Regulated adopter checklist

Before enabling durable audit persistence or telemetry export, confirm:

  • [ ] TContext does not carry raw payloads unless strictly required.
  • [ ] Only safe fields are mapped into audit residue and outbox metadata.
  • [ ] Reason codes are bounded and do not include user input.
  • [ ] Reason messages are curated and redacted.
  • [ ] Metadata dictionaries use allow-listed keys.
  • [ ] Exceptions are normalized before persistence.
  • [ ] Raw prompts, request bodies, uploaded files, secrets, tokens, credentials, and connection strings are not stored or emitted.

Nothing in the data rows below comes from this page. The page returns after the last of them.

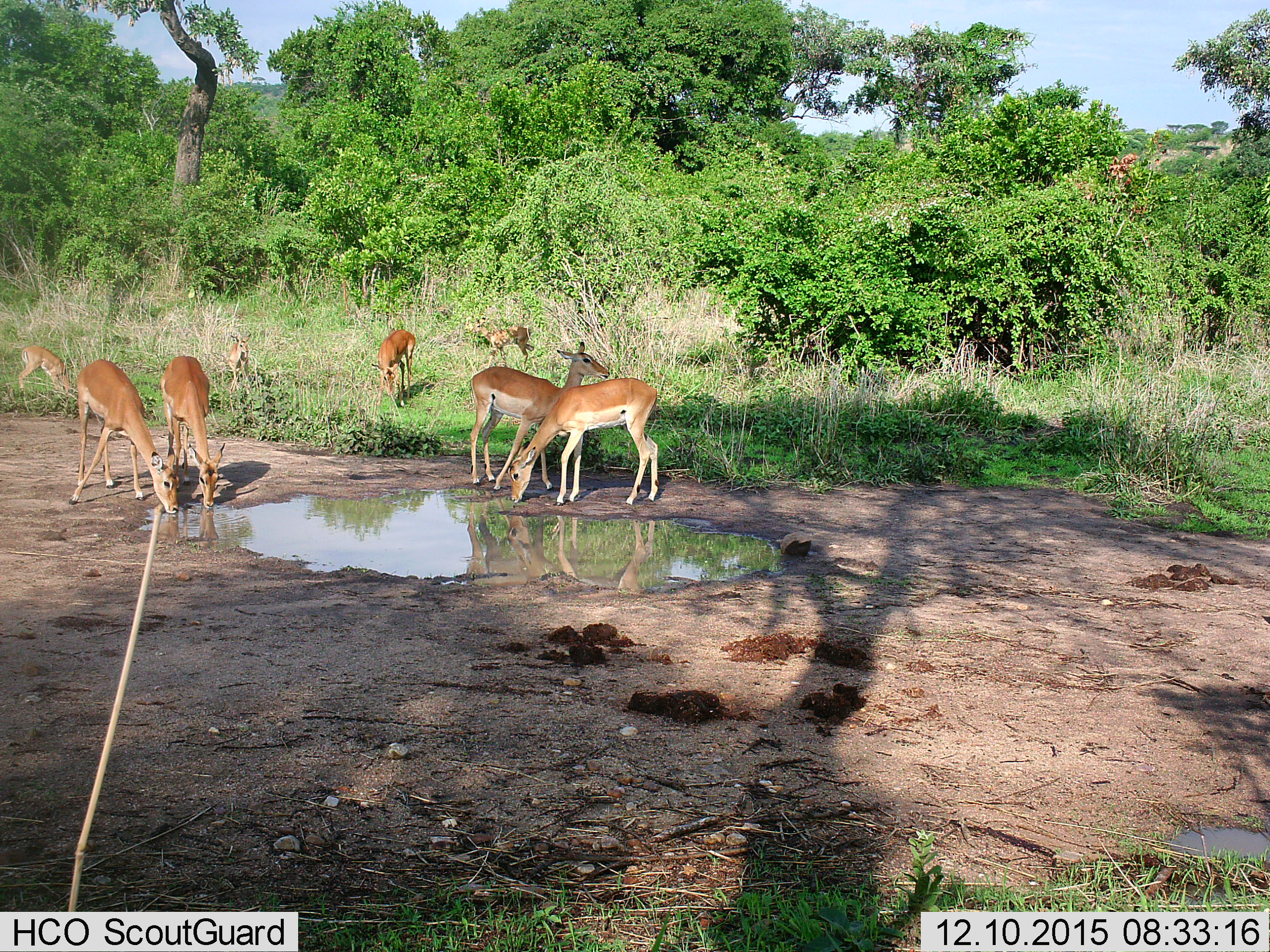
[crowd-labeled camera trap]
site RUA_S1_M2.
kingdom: Animalia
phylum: Chordata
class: Mammalia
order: Artiodactyla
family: Bovidae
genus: Aepyceros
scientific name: Aepyceros melampus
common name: impala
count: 8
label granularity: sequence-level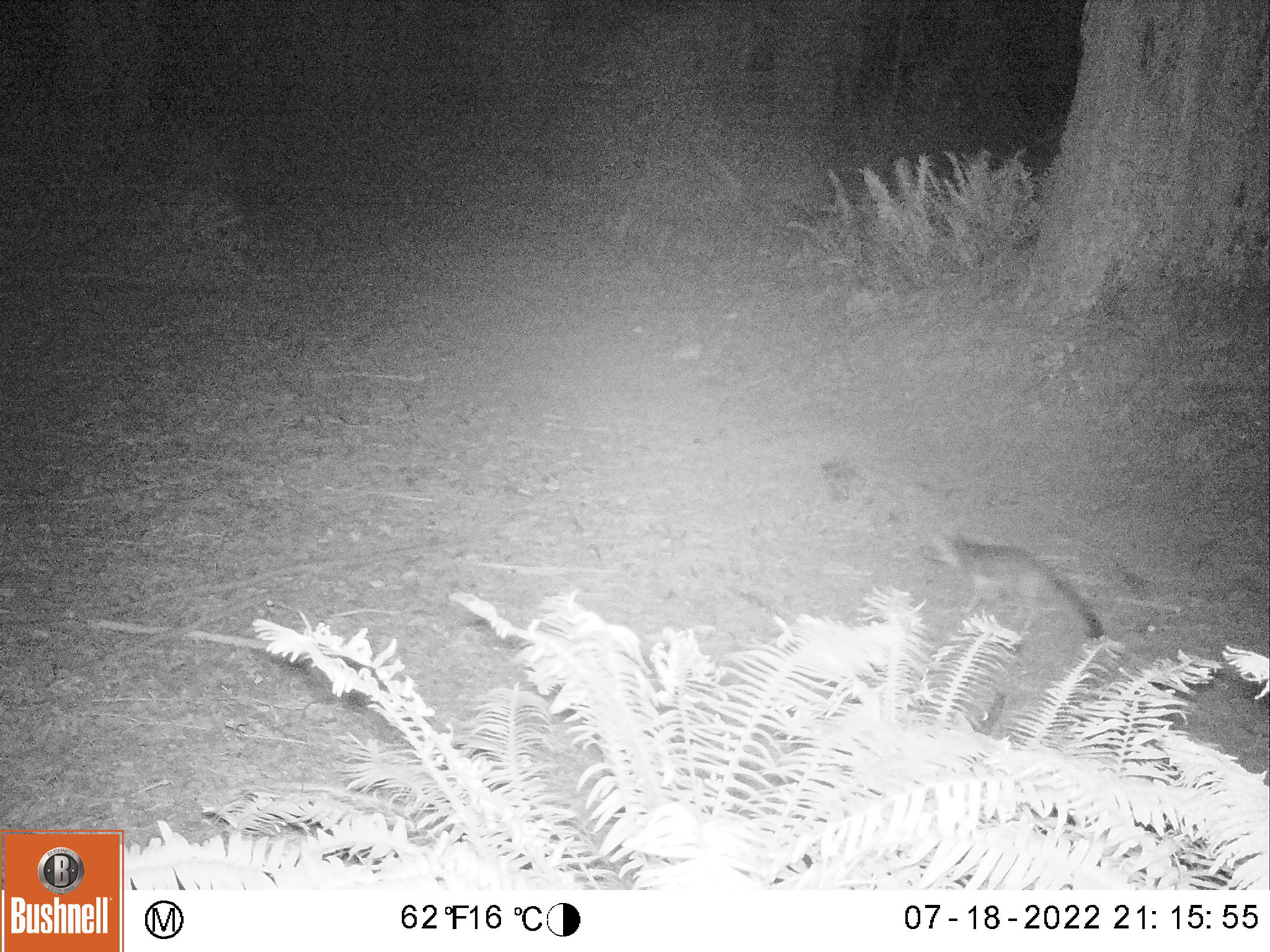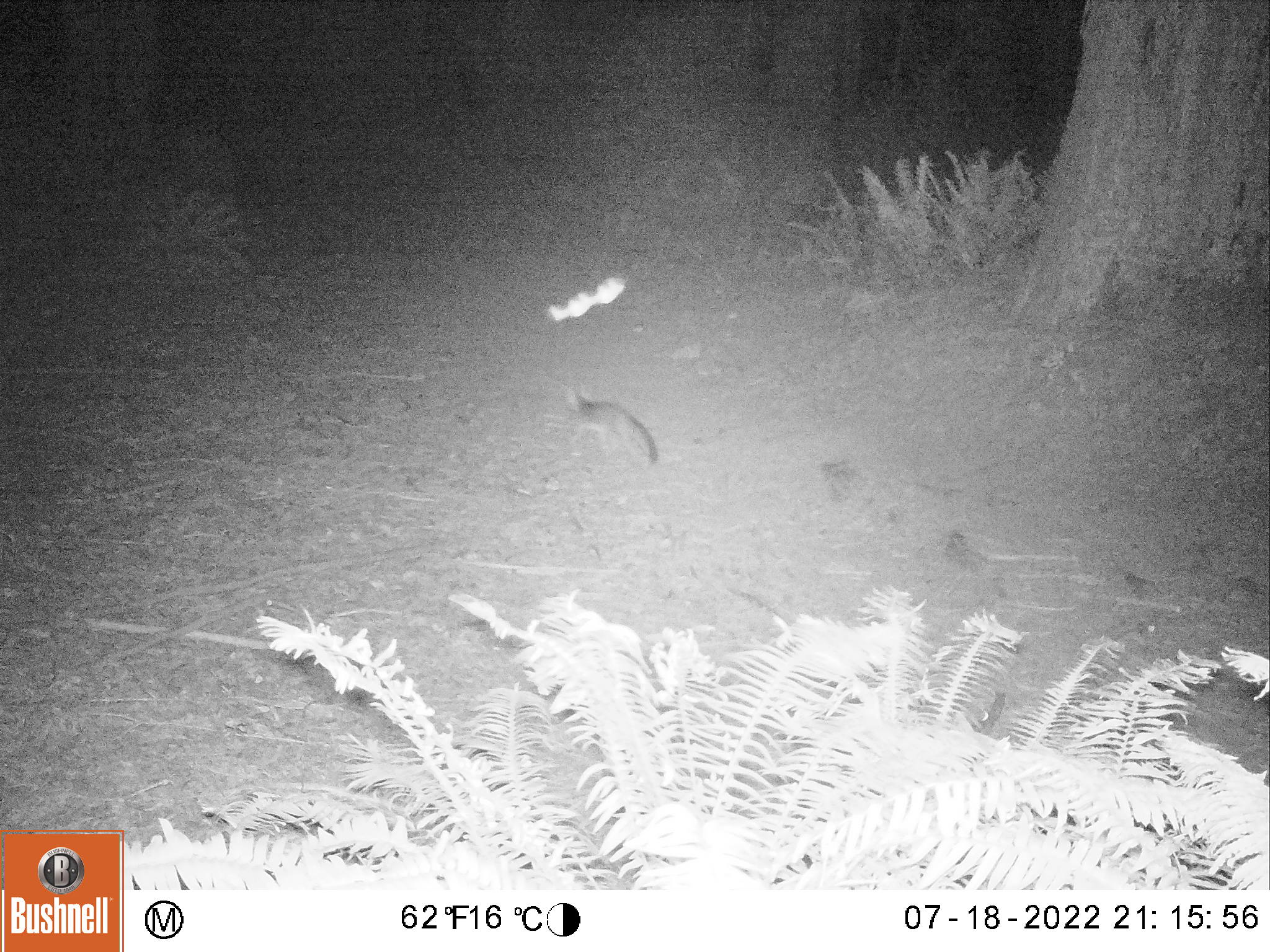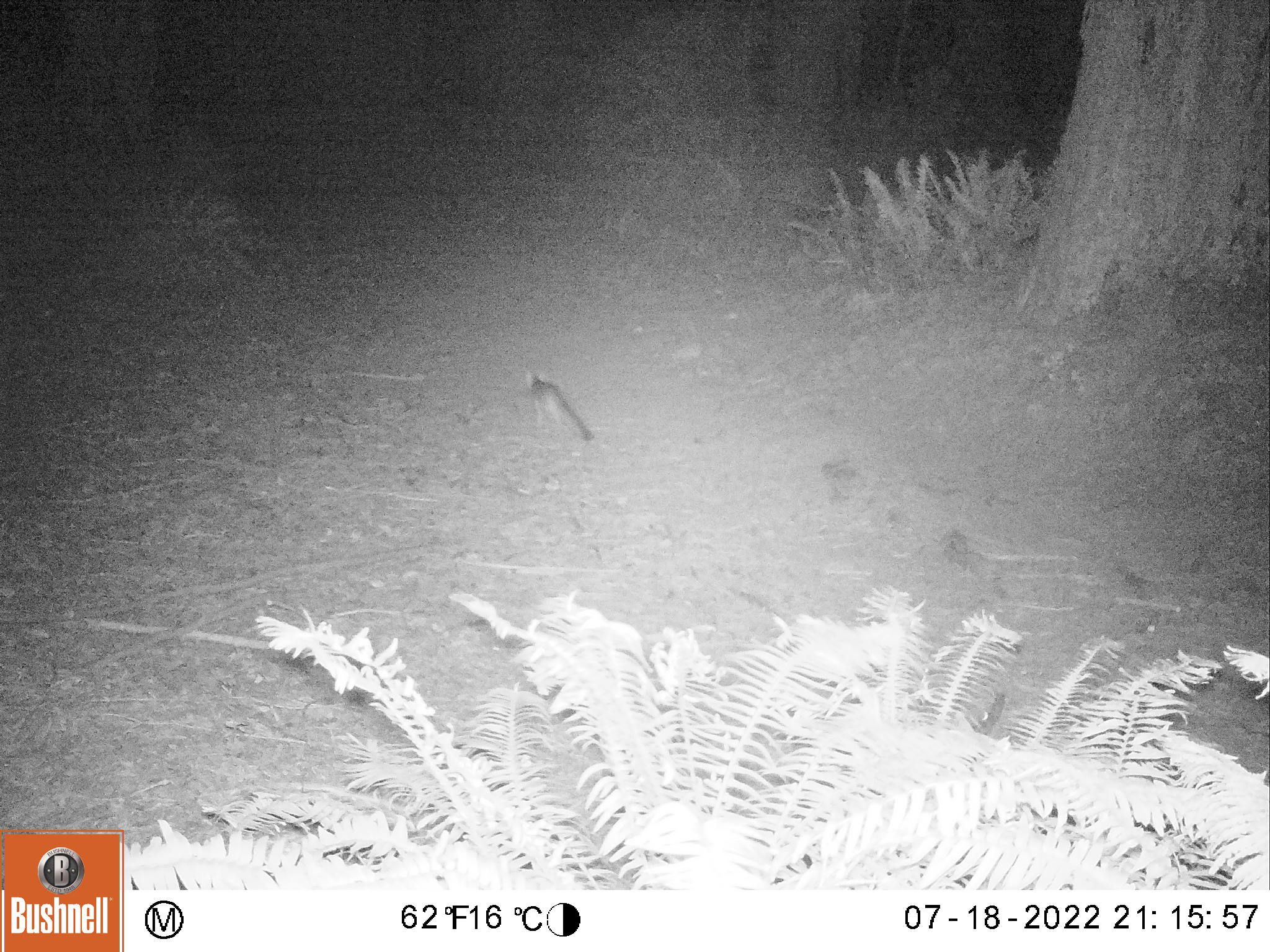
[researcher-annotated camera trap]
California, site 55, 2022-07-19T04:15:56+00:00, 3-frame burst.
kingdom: Animalia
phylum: Chordata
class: Mammalia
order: Carnivora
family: Canidae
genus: Urocyon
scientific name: Urocyon cinereoargenteus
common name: gray fox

  • [ ] Exported telemetry attributes are reviewed for data classification.
  • [ ] Provider retention, access control, and search behavior are understood.
  • [ ] Dead-letter and retry records do not contain unsafe payloads.
  • [ ] Incident response procedures account for possible audit/telemetry data exposure.
  • [ ] Documentation clearly states that compliance is host-owned and not guaranteed by AsiBackbone packages alone.